El promedio aproximado de consumo es de un (1) paquete por día. Lo abro a media mañana y me dura hasta muy entrada la tarde. Lo voy comiendo de a poco, muy despacio, paladeando cada bocado.
Las consigo en promo en packs de a dos (2) por un buen precio, cosa que me alivia bastante el presupuesto y me ahorra idas y venidas para tener que comprarlas.

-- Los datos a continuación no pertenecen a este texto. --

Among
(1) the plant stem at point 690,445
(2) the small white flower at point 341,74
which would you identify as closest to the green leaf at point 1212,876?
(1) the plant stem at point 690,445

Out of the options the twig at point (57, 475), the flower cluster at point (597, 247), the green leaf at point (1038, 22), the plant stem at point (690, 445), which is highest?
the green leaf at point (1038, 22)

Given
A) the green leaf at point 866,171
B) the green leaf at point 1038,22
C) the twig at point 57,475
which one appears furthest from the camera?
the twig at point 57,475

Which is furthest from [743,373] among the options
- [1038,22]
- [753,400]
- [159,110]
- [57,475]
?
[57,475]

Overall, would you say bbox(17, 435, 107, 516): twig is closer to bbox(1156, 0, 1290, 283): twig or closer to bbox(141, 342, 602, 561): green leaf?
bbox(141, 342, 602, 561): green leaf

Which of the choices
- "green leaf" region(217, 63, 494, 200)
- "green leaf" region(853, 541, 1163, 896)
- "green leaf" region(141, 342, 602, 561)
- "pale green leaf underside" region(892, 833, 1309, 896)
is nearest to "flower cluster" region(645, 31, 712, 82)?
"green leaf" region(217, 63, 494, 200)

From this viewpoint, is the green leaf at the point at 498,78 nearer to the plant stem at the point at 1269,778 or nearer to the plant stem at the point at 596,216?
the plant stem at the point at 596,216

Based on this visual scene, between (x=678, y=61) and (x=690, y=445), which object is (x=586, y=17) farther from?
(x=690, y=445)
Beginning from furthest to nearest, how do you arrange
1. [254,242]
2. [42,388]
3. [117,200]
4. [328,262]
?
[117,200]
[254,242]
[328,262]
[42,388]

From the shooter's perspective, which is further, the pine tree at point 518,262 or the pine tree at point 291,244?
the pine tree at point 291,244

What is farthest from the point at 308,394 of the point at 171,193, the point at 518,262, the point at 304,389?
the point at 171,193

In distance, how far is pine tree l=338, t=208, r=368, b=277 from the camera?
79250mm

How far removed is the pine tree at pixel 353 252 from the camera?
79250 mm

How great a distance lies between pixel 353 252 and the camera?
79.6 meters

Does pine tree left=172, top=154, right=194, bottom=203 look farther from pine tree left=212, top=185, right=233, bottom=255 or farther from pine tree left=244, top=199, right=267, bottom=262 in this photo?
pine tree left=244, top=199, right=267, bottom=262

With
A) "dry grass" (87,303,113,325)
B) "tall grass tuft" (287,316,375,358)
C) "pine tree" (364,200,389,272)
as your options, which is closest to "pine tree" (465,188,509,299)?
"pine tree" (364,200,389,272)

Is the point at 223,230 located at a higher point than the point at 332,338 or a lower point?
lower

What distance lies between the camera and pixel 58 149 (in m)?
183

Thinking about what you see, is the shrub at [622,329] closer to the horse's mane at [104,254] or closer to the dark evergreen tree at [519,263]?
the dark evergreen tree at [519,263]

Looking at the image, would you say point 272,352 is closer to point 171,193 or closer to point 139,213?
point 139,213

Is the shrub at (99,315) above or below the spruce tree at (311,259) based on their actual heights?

El único inconveniente que le encuentro al producto es que no viene con la famosa bandita o “tirita roja” para abrirlo. Esa que, tirando, desprende suvemente el extremo superior del paquete de celofán para que quede al descubierto el contenido neto encerrado en su interior. Así que hay que arreglárselas tironeando un poco las juntas del paquete con los dedos, tratando de no ser demasiado bruscos (ante la ansiedad del consumo) como para que al abrirse el paquete no salgan desparramadas todas las galletitas. Si cuidaran este mínimo detalle el producto sería per-fec-to. Como consumidor compulsivo creo que tengo derecho a llamar a Atención al Cliente y hacerles la sugerencia de incorporarlo.